LiCl effects in cells derived from Lrp5+/+ and Lrp5-/- mice. (a) Fold-induction of firefly luciferase normalized to renilla luciferase in osteoblasts harvested from Lrp5+/+ and Lrp5-/- mice. Cells were transiently transfected with Topflash and Renilla reporters and then cultured in the presence of combinations of 20 mM LiCl, 50 ng/ml Wnt3a, and 50 ng/ml Dkk1. Wnt3a induces luciferase expression in Lrp5+/+, but not in Lrp5-/- cells. LiCl induces expression in both genotypes and is not inhibited by Dkk1. (b) Percent apoptotic calvarial osteoblasts harvested from Lrp5+/+ and Lrp5-/- mice and cultured with or without 20 mM LiCl. LiCl reduces apoptosis in Lrp5-/- osteoblasts. (c) Phase contrast micrographs of calvaria cells harvested from Lrp5+/+ mice and cultured in medium containing either 20 mM NaCl or 20 mM LiCl. In contrast to cells cultured in NaCl that can differentiate along the adipocyte lineage (arrows), cells cultured in LiCl do not become adipocytes. (d) Fold increase in mRNA for the Wnt responsive genes Ahr, Nkd2, and Axin2. Total RNA were prepared from bone marrow cells recovered from LiCl-treated and from vehicle-treated mice. The expression level of selected genes was determined by real-time PCR and normalized on the basis of Gapdh expression. Data are presented as fold increase in mRNA expression level in LiCl treated to control vehicle treated cells. (e and f) ALP activity and ColIα1 gene expression in embryonic murine mesenchymal stem cells derived from from Lrp5+/+ and Lrp5-/- mice and cultured in the presence of either Wnt3a (50 ng/ml) or LiCl (20 mM). After 4-day stimulation, ALP activity was assessed in cell lysates. Total RNA was also extracted and ColIα1 expression was analyzed by real-time PCR and normalized on the basis of Gapdh expression. Both Wnt3a and LiCl were able to increase the activity of ALP and ColIα1 gene expression.

Fig. 3.

Lithium therapy increases bone mass and decreases bone marrow adiposity. (a-f and i-k) Von Kossa-stained coronal sections through proximal tibias of individual 12-week-old mice.
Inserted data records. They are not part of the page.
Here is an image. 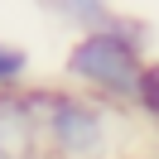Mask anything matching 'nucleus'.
Listing matches in <instances>:
<instances>
[{"instance_id":"1","label":"nucleus","mask_w":159,"mask_h":159,"mask_svg":"<svg viewBox=\"0 0 159 159\" xmlns=\"http://www.w3.org/2000/svg\"><path fill=\"white\" fill-rule=\"evenodd\" d=\"M145 68L149 63L140 58V43L130 39L125 29H111V24L87 29L68 48V77L82 82L87 92L111 97V101H135Z\"/></svg>"},{"instance_id":"2","label":"nucleus","mask_w":159,"mask_h":159,"mask_svg":"<svg viewBox=\"0 0 159 159\" xmlns=\"http://www.w3.org/2000/svg\"><path fill=\"white\" fill-rule=\"evenodd\" d=\"M39 135L53 159H111V125L106 111L72 92H34Z\"/></svg>"},{"instance_id":"3","label":"nucleus","mask_w":159,"mask_h":159,"mask_svg":"<svg viewBox=\"0 0 159 159\" xmlns=\"http://www.w3.org/2000/svg\"><path fill=\"white\" fill-rule=\"evenodd\" d=\"M43 149L39 106L24 92H0V159H34Z\"/></svg>"},{"instance_id":"4","label":"nucleus","mask_w":159,"mask_h":159,"mask_svg":"<svg viewBox=\"0 0 159 159\" xmlns=\"http://www.w3.org/2000/svg\"><path fill=\"white\" fill-rule=\"evenodd\" d=\"M29 72V53L20 43H0V92H15Z\"/></svg>"},{"instance_id":"5","label":"nucleus","mask_w":159,"mask_h":159,"mask_svg":"<svg viewBox=\"0 0 159 159\" xmlns=\"http://www.w3.org/2000/svg\"><path fill=\"white\" fill-rule=\"evenodd\" d=\"M135 106L145 111L149 120H159V63H149L145 77H140V92H135Z\"/></svg>"},{"instance_id":"6","label":"nucleus","mask_w":159,"mask_h":159,"mask_svg":"<svg viewBox=\"0 0 159 159\" xmlns=\"http://www.w3.org/2000/svg\"><path fill=\"white\" fill-rule=\"evenodd\" d=\"M58 5L72 15V20H87V24H97L101 15H106V0H58Z\"/></svg>"}]
</instances>
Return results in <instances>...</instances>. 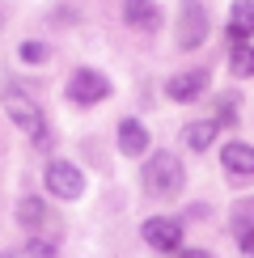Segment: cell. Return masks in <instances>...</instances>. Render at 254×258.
Returning <instances> with one entry per match:
<instances>
[{
	"label": "cell",
	"instance_id": "obj_1",
	"mask_svg": "<svg viewBox=\"0 0 254 258\" xmlns=\"http://www.w3.org/2000/svg\"><path fill=\"white\" fill-rule=\"evenodd\" d=\"M0 106H5V114H9V119H13L30 140H34L38 148H51V132H47V123H42V110H38V102L30 98L26 89H17V85H5V93H0Z\"/></svg>",
	"mask_w": 254,
	"mask_h": 258
},
{
	"label": "cell",
	"instance_id": "obj_2",
	"mask_svg": "<svg viewBox=\"0 0 254 258\" xmlns=\"http://www.w3.org/2000/svg\"><path fill=\"white\" fill-rule=\"evenodd\" d=\"M182 161H178L174 153H153L144 161V174H140V182H144V190L153 199H169V195H178L182 190Z\"/></svg>",
	"mask_w": 254,
	"mask_h": 258
},
{
	"label": "cell",
	"instance_id": "obj_3",
	"mask_svg": "<svg viewBox=\"0 0 254 258\" xmlns=\"http://www.w3.org/2000/svg\"><path fill=\"white\" fill-rule=\"evenodd\" d=\"M174 38L182 51H195L208 42V9L199 0H182L178 5V26H174Z\"/></svg>",
	"mask_w": 254,
	"mask_h": 258
},
{
	"label": "cell",
	"instance_id": "obj_4",
	"mask_svg": "<svg viewBox=\"0 0 254 258\" xmlns=\"http://www.w3.org/2000/svg\"><path fill=\"white\" fill-rule=\"evenodd\" d=\"M64 93H68V102H77V106H93V102H102L106 93H110V81H106L98 68H77Z\"/></svg>",
	"mask_w": 254,
	"mask_h": 258
},
{
	"label": "cell",
	"instance_id": "obj_5",
	"mask_svg": "<svg viewBox=\"0 0 254 258\" xmlns=\"http://www.w3.org/2000/svg\"><path fill=\"white\" fill-rule=\"evenodd\" d=\"M47 190L55 199H81L85 195V174L72 161H51L47 165Z\"/></svg>",
	"mask_w": 254,
	"mask_h": 258
},
{
	"label": "cell",
	"instance_id": "obj_6",
	"mask_svg": "<svg viewBox=\"0 0 254 258\" xmlns=\"http://www.w3.org/2000/svg\"><path fill=\"white\" fill-rule=\"evenodd\" d=\"M144 241L153 245V250H161V254H174L178 245H182V224L178 220H169V216H153V220H144Z\"/></svg>",
	"mask_w": 254,
	"mask_h": 258
},
{
	"label": "cell",
	"instance_id": "obj_7",
	"mask_svg": "<svg viewBox=\"0 0 254 258\" xmlns=\"http://www.w3.org/2000/svg\"><path fill=\"white\" fill-rule=\"evenodd\" d=\"M123 21L136 26V30H144V34H153L161 26V5L157 0H123Z\"/></svg>",
	"mask_w": 254,
	"mask_h": 258
},
{
	"label": "cell",
	"instance_id": "obj_8",
	"mask_svg": "<svg viewBox=\"0 0 254 258\" xmlns=\"http://www.w3.org/2000/svg\"><path fill=\"white\" fill-rule=\"evenodd\" d=\"M208 89V72H178V77H169L165 81V98H174V102H195L199 93Z\"/></svg>",
	"mask_w": 254,
	"mask_h": 258
},
{
	"label": "cell",
	"instance_id": "obj_9",
	"mask_svg": "<svg viewBox=\"0 0 254 258\" xmlns=\"http://www.w3.org/2000/svg\"><path fill=\"white\" fill-rule=\"evenodd\" d=\"M220 165H225L229 174H237V178L254 174V144H246V140L225 144V148H220Z\"/></svg>",
	"mask_w": 254,
	"mask_h": 258
},
{
	"label": "cell",
	"instance_id": "obj_10",
	"mask_svg": "<svg viewBox=\"0 0 254 258\" xmlns=\"http://www.w3.org/2000/svg\"><path fill=\"white\" fill-rule=\"evenodd\" d=\"M229 38L233 42H250L254 38V5L250 0H233V9H229Z\"/></svg>",
	"mask_w": 254,
	"mask_h": 258
},
{
	"label": "cell",
	"instance_id": "obj_11",
	"mask_svg": "<svg viewBox=\"0 0 254 258\" xmlns=\"http://www.w3.org/2000/svg\"><path fill=\"white\" fill-rule=\"evenodd\" d=\"M119 148L127 157H144V148H148V127L140 119H123L119 123Z\"/></svg>",
	"mask_w": 254,
	"mask_h": 258
},
{
	"label": "cell",
	"instance_id": "obj_12",
	"mask_svg": "<svg viewBox=\"0 0 254 258\" xmlns=\"http://www.w3.org/2000/svg\"><path fill=\"white\" fill-rule=\"evenodd\" d=\"M216 132H220V123H216V119H204V123H190L186 132H182V140L195 148V153H208L212 140H216Z\"/></svg>",
	"mask_w": 254,
	"mask_h": 258
},
{
	"label": "cell",
	"instance_id": "obj_13",
	"mask_svg": "<svg viewBox=\"0 0 254 258\" xmlns=\"http://www.w3.org/2000/svg\"><path fill=\"white\" fill-rule=\"evenodd\" d=\"M229 68H233V77H254V47L250 42H233Z\"/></svg>",
	"mask_w": 254,
	"mask_h": 258
},
{
	"label": "cell",
	"instance_id": "obj_14",
	"mask_svg": "<svg viewBox=\"0 0 254 258\" xmlns=\"http://www.w3.org/2000/svg\"><path fill=\"white\" fill-rule=\"evenodd\" d=\"M17 220L26 224V229H38V224L47 220V203H42V199H34V195H30V199H21V203H17Z\"/></svg>",
	"mask_w": 254,
	"mask_h": 258
},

Note the general increase in number of bone trabeculae (arrows) in LiCl mice. hPTH-treated SAMP6 mouse serves as a positive control. (a-c) Lrp5-/- mice that were gavage fed vehicle. (d-f) Lrp5-/- mice that were gavage fed LiCl. (g and h) Three-dimensional microCT reconstruction of proximal tibias from Lrp5-/- treated with vehicle (g) and treated with LiCl (h), showing increased trabecular bone volume in response to lithium. (i) SAMP6 mouse gavage fed vehicle. (j) SAMP6 mouse gavage fed LiCl. (k) SAMP6 mouse treated with hPTH. (l-p) H&E-stained trabecular bone from the proximal tibias of individual 12-week-old mice looking at marrow adiposity. (l) Lrp5-/- mouse that was gavage fed vehicle. (m) Lrp5-/- mouse that was gavage fed LiCl. (n) SAMP6 mouse that was gavage fed vehicle. (o) SAMP6 mouse that was gavage fed LiCl. (p) SAMP6 mouse that received s.c. hPTH.